Black People : Black on Black Hatin' in the Workplace

Unfortunately, when I taught, I never had the privilege to work in an all black setting. It was mostly nonblack and filled with a lot of racist nonsense. The resources that should have been there to optimize learning weren't there, neither were high expectations by and large. I would say that your experience, at least in that type of setting, was more unusual than not.
 
I also don’t understand. Maybe in the rush to get all Black educators they did not also look for the more qualified black educators. Maybe parents get a false sense of security and don’t get involved as much if now they think the children are look after better.
A friends was telling me about a high school in Petersburg, va.
The school used to have mostly white educators with about 90% black students. After they changed to all Black educators the learning went downhill. It was expected that Blacks would be able to understand and teach themselves better.
The school now has the lowest SOL scores in the state and has the most state funding per student.
It may just be certain schools.
 
aglo said:
In the days of segregation, White teachers taught White students and Black teachers taught Black students. bell hooks has suggested that in some ways Black people were better off within this situation. We were able back then to educate our children as we saw fit and serve as appropriate role models.

After de-segregation and "white-flight" to suburbia, inner city schools districts find themselves re-segregated! In the school where I work as an elementary teacher, there is not one white student out of 500. It's the same in thousands of schools across the country, and has been for at least the passed 30 years. Throughout this time period, the teachers and administration were a majority of White people.

Corruption and miseducation became rampant. After all, what interest did these White teachers and administrators have in Black children, other than to train them to either work under their own White children, or to justify the creation/maintaintenace of jobs in criminal justice/law enforcement? But as cities have become Blacker, the faculties and administrations have also come full circle.
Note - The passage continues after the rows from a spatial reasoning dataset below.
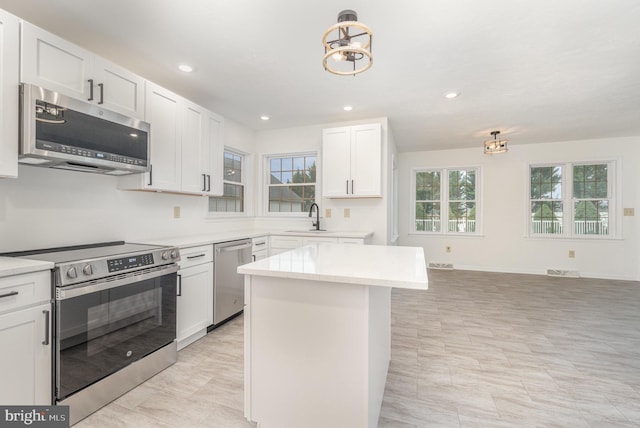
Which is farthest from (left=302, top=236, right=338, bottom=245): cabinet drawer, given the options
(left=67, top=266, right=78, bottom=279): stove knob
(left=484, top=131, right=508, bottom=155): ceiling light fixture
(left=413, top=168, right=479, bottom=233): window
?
(left=413, top=168, right=479, bottom=233): window

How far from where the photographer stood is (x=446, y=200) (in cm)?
640

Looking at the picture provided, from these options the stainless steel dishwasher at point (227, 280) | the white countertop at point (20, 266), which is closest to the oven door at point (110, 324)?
the white countertop at point (20, 266)

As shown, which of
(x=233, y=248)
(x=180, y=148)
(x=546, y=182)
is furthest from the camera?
(x=546, y=182)

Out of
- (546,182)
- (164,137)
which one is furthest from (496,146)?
(164,137)

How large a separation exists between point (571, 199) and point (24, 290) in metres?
7.61

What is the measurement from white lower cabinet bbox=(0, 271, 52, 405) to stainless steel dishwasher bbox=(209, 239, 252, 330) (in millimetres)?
1444

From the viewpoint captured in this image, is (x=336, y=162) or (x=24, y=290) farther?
(x=336, y=162)

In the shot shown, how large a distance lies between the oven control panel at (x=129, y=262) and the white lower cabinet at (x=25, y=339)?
323 mm

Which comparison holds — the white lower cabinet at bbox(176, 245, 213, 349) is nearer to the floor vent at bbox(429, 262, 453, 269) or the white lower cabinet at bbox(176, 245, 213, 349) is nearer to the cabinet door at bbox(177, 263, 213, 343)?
the cabinet door at bbox(177, 263, 213, 343)

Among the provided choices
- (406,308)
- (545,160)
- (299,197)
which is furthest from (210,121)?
(545,160)

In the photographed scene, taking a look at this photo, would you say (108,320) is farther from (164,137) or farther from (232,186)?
(232,186)

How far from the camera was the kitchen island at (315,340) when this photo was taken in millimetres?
1417

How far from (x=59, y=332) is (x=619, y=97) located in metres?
5.62

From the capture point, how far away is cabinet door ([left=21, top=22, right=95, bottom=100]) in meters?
1.73
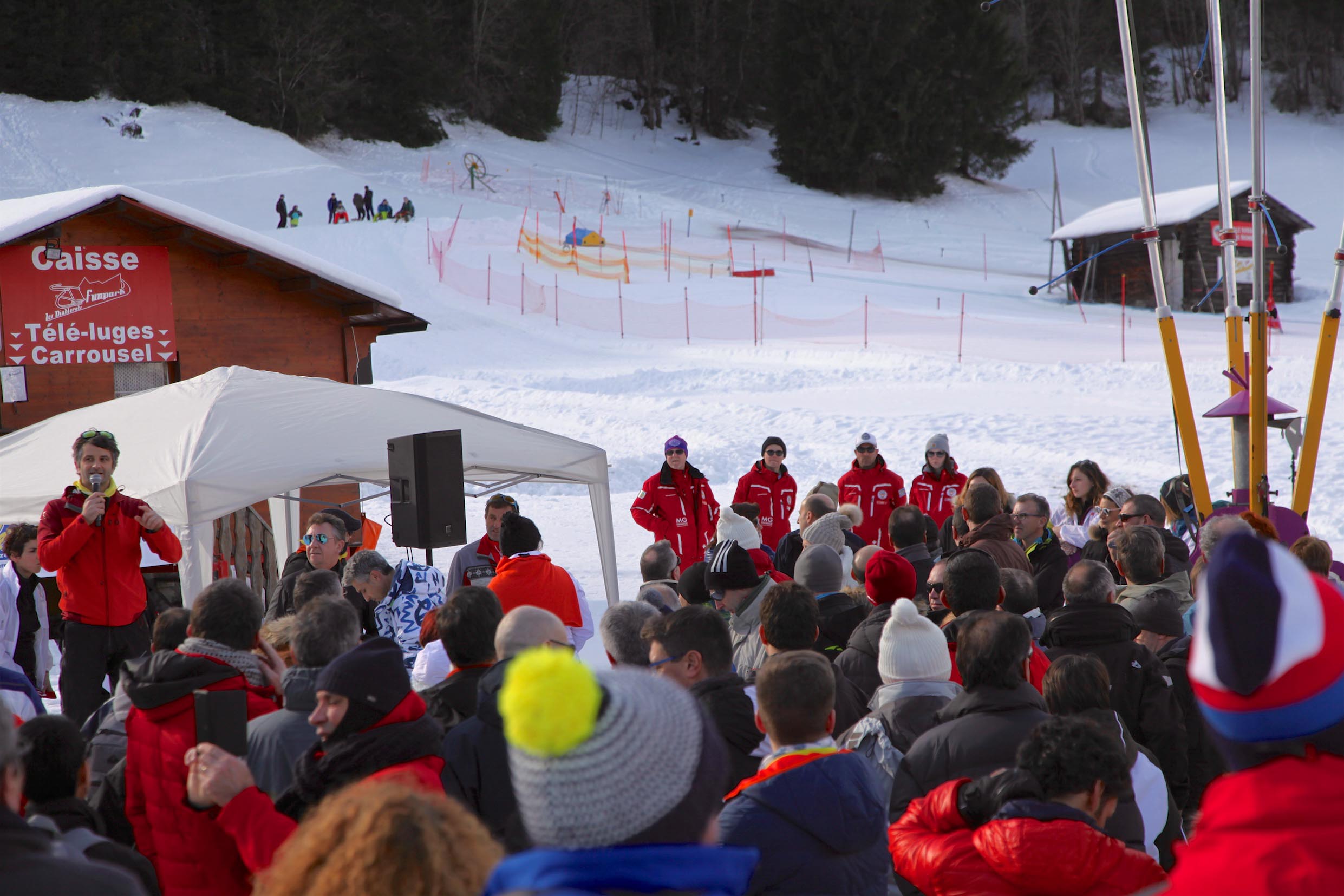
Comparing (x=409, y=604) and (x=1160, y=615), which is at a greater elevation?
(x=1160, y=615)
Great, right? We now have control of our own children's learning again, right? WRONG. The corruption and miseducation taking place in our inner city public schools are worse than ever now! It is really depressing and sickening to witness how Black children continue to be shortchanged, now at the hands of our own sisters and brothers.

The district where I work is controlled mostly by Black women. Never before have I experienced such back stabbing, back biting, lying, cheating, and politics. Prior to my tenure with this district I worked for several years in another innercity district where the majority of staff was still White. There were, of course, the typical problems faced by poor Black/Latino students. However, where I work now could be the subject of a tv show entitled, "Extreme Segregation Do Over, School Edition".
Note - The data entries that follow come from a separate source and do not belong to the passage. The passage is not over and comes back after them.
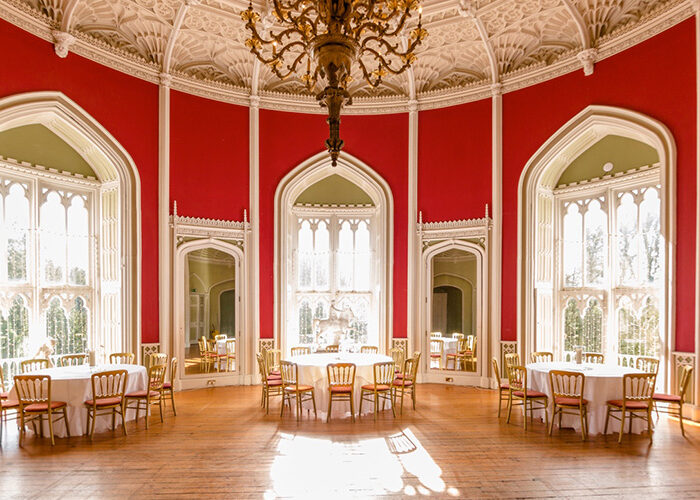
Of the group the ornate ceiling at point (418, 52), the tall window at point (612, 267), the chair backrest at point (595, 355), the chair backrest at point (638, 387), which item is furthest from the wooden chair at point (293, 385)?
the ornate ceiling at point (418, 52)

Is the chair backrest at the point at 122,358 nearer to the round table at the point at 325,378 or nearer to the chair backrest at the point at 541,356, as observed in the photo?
the round table at the point at 325,378

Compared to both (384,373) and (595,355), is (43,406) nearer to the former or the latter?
(384,373)

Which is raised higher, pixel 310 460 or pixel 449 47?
pixel 449 47

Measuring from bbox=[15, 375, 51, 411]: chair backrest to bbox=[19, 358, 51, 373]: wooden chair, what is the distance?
1.39 m

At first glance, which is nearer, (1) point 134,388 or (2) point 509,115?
(1) point 134,388

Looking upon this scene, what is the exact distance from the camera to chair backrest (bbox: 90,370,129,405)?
24.2 feet

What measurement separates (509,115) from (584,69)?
1.75 metres

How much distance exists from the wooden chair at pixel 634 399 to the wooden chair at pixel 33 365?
8.52 m

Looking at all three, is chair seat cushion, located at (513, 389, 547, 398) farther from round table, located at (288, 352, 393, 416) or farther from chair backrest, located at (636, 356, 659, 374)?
round table, located at (288, 352, 393, 416)

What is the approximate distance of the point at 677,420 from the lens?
8133 millimetres

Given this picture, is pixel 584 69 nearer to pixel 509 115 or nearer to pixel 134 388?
pixel 509 115

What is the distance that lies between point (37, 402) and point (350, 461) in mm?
4186

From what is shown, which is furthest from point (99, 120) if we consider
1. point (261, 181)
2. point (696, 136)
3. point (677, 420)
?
point (677, 420)

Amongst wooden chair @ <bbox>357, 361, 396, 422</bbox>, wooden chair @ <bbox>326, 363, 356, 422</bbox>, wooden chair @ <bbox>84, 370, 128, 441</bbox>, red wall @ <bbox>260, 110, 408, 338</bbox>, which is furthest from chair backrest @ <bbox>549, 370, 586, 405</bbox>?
wooden chair @ <bbox>84, 370, 128, 441</bbox>
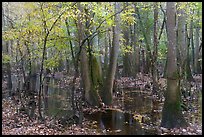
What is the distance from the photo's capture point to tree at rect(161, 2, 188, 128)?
1094cm

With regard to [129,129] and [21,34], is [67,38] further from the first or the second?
[129,129]

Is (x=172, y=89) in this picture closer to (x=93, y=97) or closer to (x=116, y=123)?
(x=116, y=123)

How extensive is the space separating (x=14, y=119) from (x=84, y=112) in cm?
322

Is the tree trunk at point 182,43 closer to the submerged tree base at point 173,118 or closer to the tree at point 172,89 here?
the tree at point 172,89

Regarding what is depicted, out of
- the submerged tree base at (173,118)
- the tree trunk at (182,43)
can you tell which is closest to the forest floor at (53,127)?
the submerged tree base at (173,118)

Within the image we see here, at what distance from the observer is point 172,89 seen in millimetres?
11094

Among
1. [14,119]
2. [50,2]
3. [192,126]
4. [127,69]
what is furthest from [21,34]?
[127,69]

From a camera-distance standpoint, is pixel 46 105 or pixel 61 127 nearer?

The sad thing about it is, when I first accepted the job I came with a naive outlook, that being surrounded with people who looked like me in the work place would be a warm, cozy, home-like experience. It has turned out to be quite the opposite.

Does anyone else have a similar experience of work place negativity in an all Black, or majority Black setting? If so, how do you cope and manage to successfully do your job?

Willie Lynch....plain and simple!
 
black on black hatin...

as far as the hatin part goes,yeah we're guilty as charged[i work in and all black workplace and see it everyday]now as for the education aspect all i can say is this,kids need the best education that we can give them i don't care what color the tacher is,hell i had black,white,oriental teachers back in the day and they all taught the same stuff,what we as parents need to be concerned with is what the curriculum is in the schools and are our young people getting what they're gonna need to make a decent living in today's society because when you strip it down to the bare bones that's what it's all about,because if it wasn't we could teach em at home,don't get caught up in the black white thing get caught up in the curriculum thing,peace out.